Benim de yanılma payımı göz önünde bulundurarak, konuyla ilgili Jukov’un ilgili analizleri yaptığını gösteren bir belge paylaşan olursa çok sevinirim.
https://archive.org/stream/in.ernet.dli.2015.110648/2015.110648.The-Memoirs-Of-Marshal-Zhukov_djvu.txt
New York Times, 1989 tarihli bir haberinde Rus Pravda’nın bu eleştirileri yayınladığını söylüyor ancak Pravda’nın ilgili sayısında böyle bir aktarım yok. Habere göre, Jukov’un kızı Mariya, Pravda’ya yaptığı açıklamada babasının anılarının önemli kısımlarının ‘saklandığını’ iddia etmiş. Bu saklanan kısımlara ilişkin ise herhangi bir belge yok. https://www.nytimes.com/1989/01/21/world/soviets-print-excerpts-of-attack-by-zhukov-on-stalin-s-war-role.html
Kıvılcımlı dönemin Stalinist ideolojik hegemonyası nedeniyle Stalin politikası ile ters düşen bir söylem üretmedi genel olarak. Yani biçimsel açıdan bakıldığında Kıvılcımlı'ya bir Stalinist denilebilir. Ancak Kıvılcımlı politik yaklaşımıyla ve tüm teorik üretimiyle bir anti-Stalinist idi. Örneğin "Yol" serisindeki "Geç Kalmışlık" bölümü Troçki'nin eşitsiz ve bileşik gelişim yasası olarak formüle ettiği şeyden başkası değildi; bir Marksist yasanın farklı kavramlarla ifade edilmesiydi.
Öte yandan Kıvılcımlı'nın savunduğu politik program Lenin'in devrimci demokratik programıydı; resmi Stalinist anlayışla ilişkisi olmayan bambaşka bir programı öneriyordu. Ki bu yüzden TKP'den tasfiye edildi.

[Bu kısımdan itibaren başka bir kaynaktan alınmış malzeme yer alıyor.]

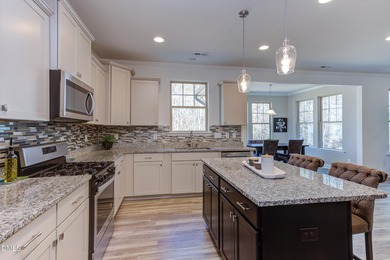 Lovingly maintained by original owners, this custom transitional on Olde Liberty Golf and Country Club in North Carolina - for sale on GolfHomes.com, golf home, golf lot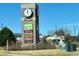 This image features a Town Square monument with various business signs, under a clear blue sky at 5251 Altura St, Denver, CO 80239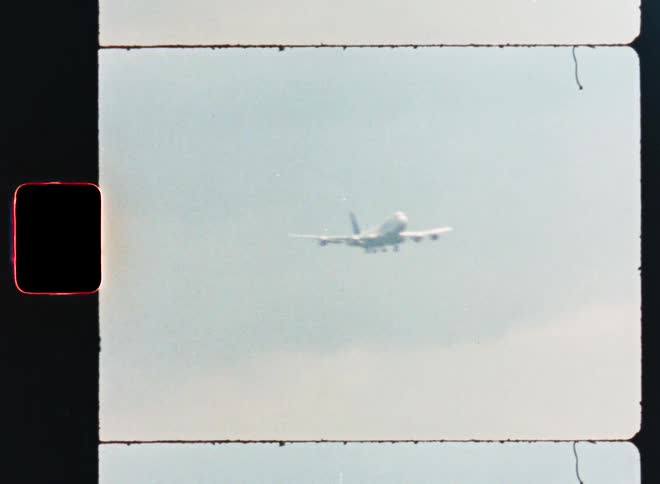 Vintage 8mm film scan captures a large passenger airplane coming in for a landing against a hazy sky
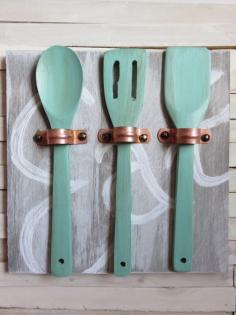 
                    
                        Make unique art for your kitchen with copper pipe straps and wooden utensils!
                    
                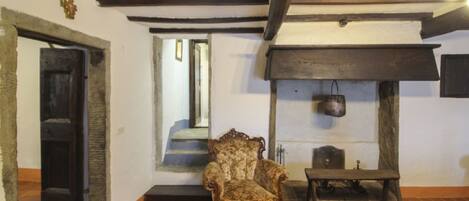 A room with a wooden ceiling, a chair, a fireplace, and a door.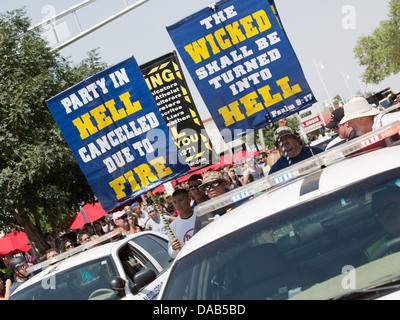 June 29, ALBUQUERQUE, NEW MEXICO, USA. Anti-Gay religious protesters carrying signs clash with gay pride parade festival goers Stock Photo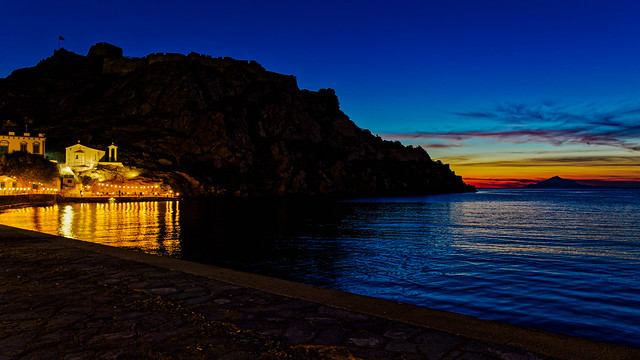 Almost Night - Dusk (Romeikos Gialos Seafront Area & Myrina Castle) Mount Athos (90km's in the Distance) Limnos - Greece (OM1 & Leica Summilux 10-25mm f1.7 Zoom)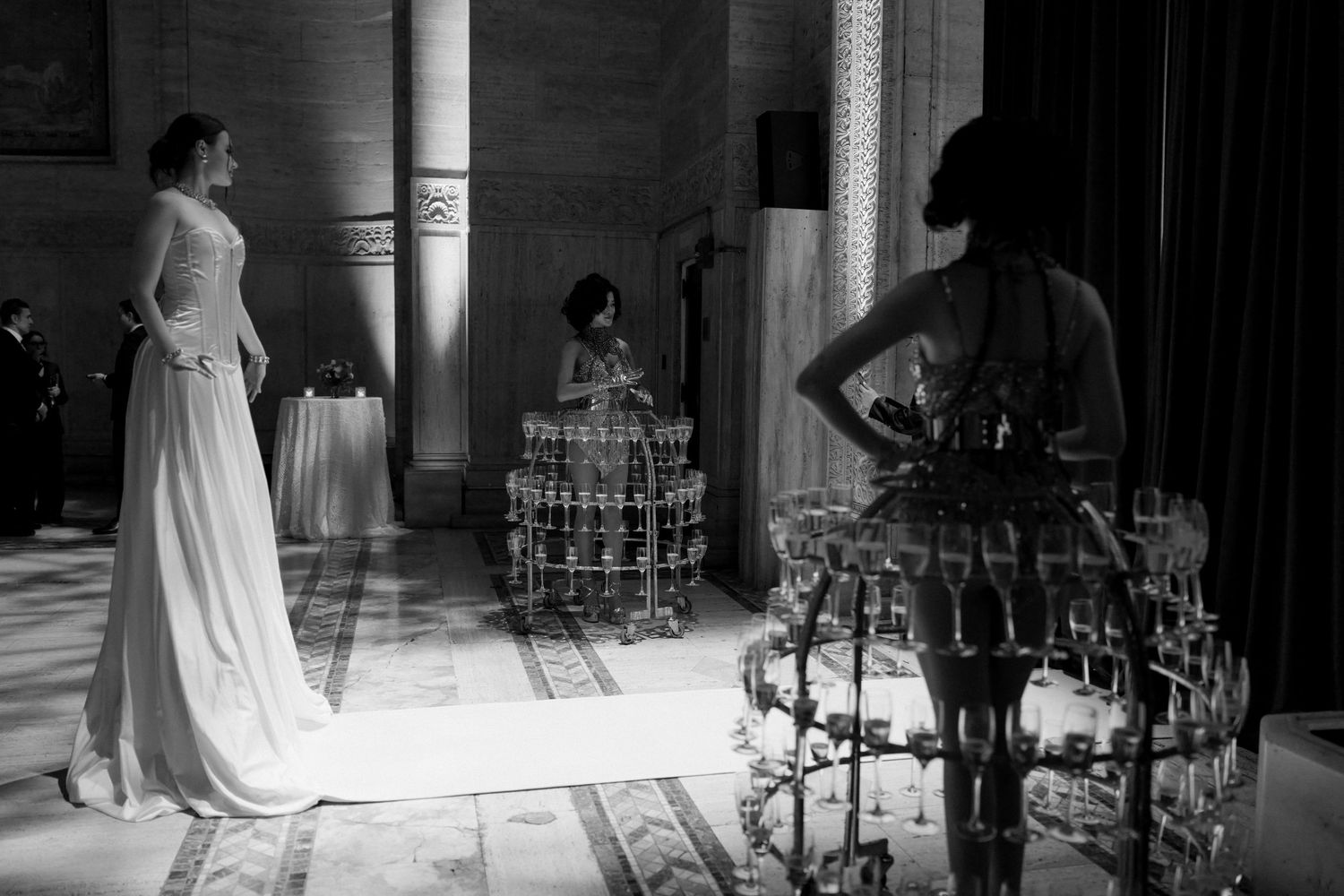 A black and white image of a woman in a long, flowing wedding dress standing in a grand, ornate room.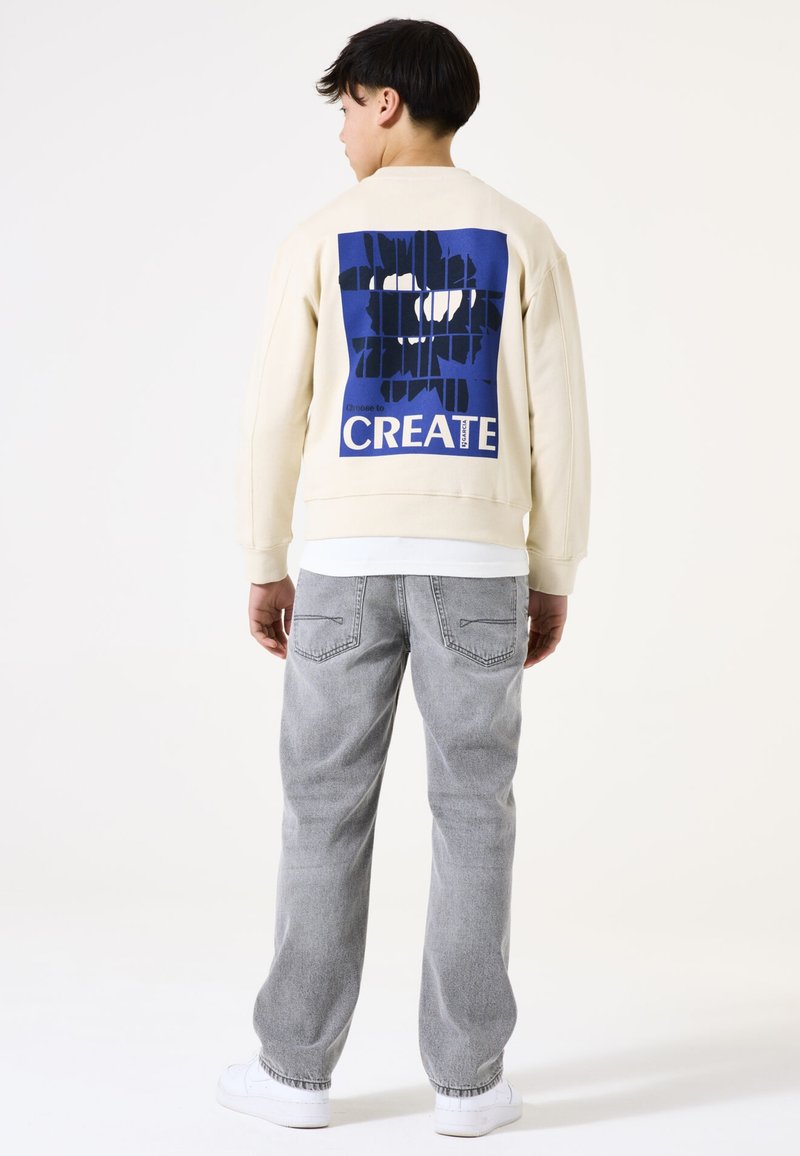 Sudadera crema con un gran gráfico azul que dice "CREATE" en la parte posterior, combinada con jeans gris claro y zapatillas blancas.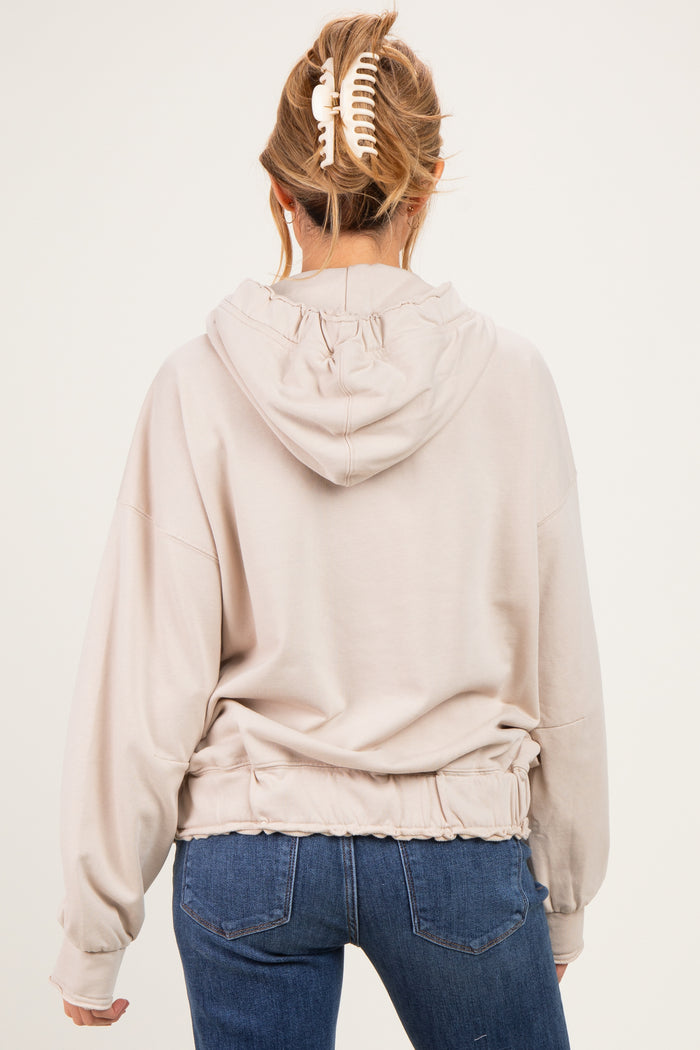 woman wearing a beige maternity hoodie with a cinched waist and hood, seen from the back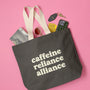 Black tote bag with 'cafeine reliance alliance' text on a pink background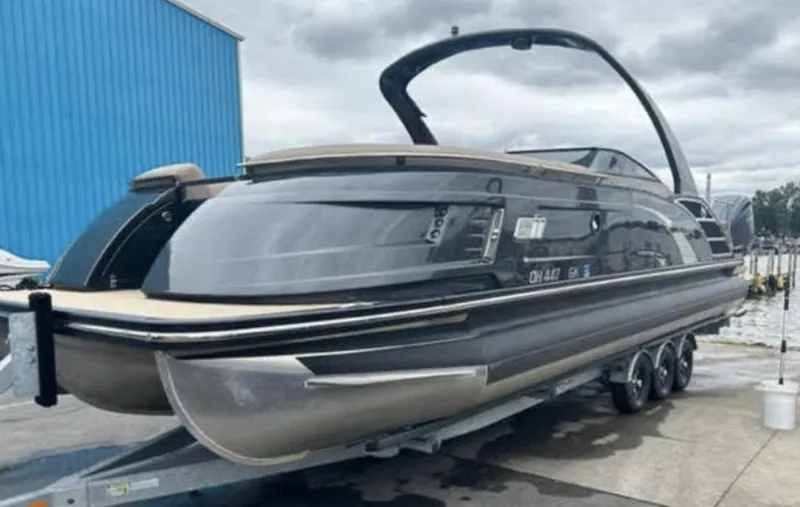 The Image of 2022 Bennington 27 QX pontoon boat on a trailer at a marina. - 0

Önemli olan bu fiili farklar ve niteliklerdir. Kıvılcımlı'nın Stalin'e yönelik yaklaşımını çözümlemek için öyle küçük anektodlara filan ihtiyaç yok. Kıvılcımlı'nın tüm külliyatı, getirdiği tüm politik yaklaşım Stalinizm'le ters düşmüşlüğüne ve Stalinizm karşıtlığına şahittir.